The company publishes both fiction and non-fiction books written by and for pre-teens, teenagers, and young adults (ages 12–26). It uses mentors and tutors, rather than traditional editors, to assist the authors in creating a quality book, and organises searches for promising authors as well as finding them through social media. The authors themselves design the covers and write the back-cover text.
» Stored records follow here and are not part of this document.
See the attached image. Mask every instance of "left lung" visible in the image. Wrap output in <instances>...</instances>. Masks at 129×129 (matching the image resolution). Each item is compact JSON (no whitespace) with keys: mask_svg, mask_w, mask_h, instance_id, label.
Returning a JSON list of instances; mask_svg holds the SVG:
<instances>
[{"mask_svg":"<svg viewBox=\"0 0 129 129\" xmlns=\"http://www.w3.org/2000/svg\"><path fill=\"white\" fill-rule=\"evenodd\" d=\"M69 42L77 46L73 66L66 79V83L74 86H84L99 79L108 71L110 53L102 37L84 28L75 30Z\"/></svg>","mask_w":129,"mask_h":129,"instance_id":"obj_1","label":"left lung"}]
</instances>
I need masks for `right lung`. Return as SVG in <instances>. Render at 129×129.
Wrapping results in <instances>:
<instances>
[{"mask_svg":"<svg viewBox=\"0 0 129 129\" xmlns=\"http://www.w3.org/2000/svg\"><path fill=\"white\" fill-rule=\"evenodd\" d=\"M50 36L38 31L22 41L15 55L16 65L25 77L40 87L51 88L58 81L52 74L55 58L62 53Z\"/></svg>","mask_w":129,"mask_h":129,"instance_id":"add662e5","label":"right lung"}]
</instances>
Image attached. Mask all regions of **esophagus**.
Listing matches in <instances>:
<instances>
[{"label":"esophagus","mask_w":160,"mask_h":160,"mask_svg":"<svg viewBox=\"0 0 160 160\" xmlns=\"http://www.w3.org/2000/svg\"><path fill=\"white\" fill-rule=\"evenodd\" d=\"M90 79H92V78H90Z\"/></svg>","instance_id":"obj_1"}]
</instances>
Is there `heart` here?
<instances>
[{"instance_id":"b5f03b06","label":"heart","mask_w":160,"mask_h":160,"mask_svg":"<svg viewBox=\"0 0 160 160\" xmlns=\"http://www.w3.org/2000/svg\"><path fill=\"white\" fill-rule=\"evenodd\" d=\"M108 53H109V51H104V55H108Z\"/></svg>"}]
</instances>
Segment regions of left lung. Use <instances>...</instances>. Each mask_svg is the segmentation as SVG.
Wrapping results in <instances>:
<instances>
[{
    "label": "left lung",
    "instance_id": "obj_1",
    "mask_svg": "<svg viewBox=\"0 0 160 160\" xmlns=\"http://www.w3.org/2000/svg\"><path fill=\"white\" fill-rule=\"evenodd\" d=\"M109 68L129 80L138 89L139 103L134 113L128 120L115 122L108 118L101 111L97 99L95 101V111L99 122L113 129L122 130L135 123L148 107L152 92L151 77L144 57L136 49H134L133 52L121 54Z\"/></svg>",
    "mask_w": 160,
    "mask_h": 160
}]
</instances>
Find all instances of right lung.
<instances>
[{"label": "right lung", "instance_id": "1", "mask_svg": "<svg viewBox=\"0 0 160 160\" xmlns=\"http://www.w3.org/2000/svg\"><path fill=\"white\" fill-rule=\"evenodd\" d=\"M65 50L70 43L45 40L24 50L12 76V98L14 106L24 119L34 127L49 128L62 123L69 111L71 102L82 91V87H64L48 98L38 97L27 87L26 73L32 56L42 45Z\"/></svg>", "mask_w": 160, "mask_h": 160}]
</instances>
Books are marketed and sold under the single Bombadil Publishing brand, but the company is a franchise operation and has offices in many countries, including the US, the UK, India, and Latin America. After the company's foundation in 2007, major expansion began early in 2008, with eleven countries being added in November that year alone and the number of authors rising from several hundred to over 50,000 by the end of the year and to over 200,000 by the end of 2010. As of February 2010, Bombadil was publishing in 28 languages; As of September 2010, it had authors in 90 countries. Some books are published in multiple languages. Authors receive a 20% share of the price of each book sold.

The books are primarily sold on the publisher's website and advertised by word-of-mouth, although in some cases they can be bought in shops; in 2011 the company was negotiating with IKEA and ICA to have some books sold at their stores.

In El Salvador, Bombadil had difficulty securing promised token government payments to authors and in 2012 had to abandon a claim for reimbursement for 10,000 books ordered by a government ministry that were not paid for. One of the Swedish companies was put into administration on 17 February 2011 in Örebro District Court, Sweden.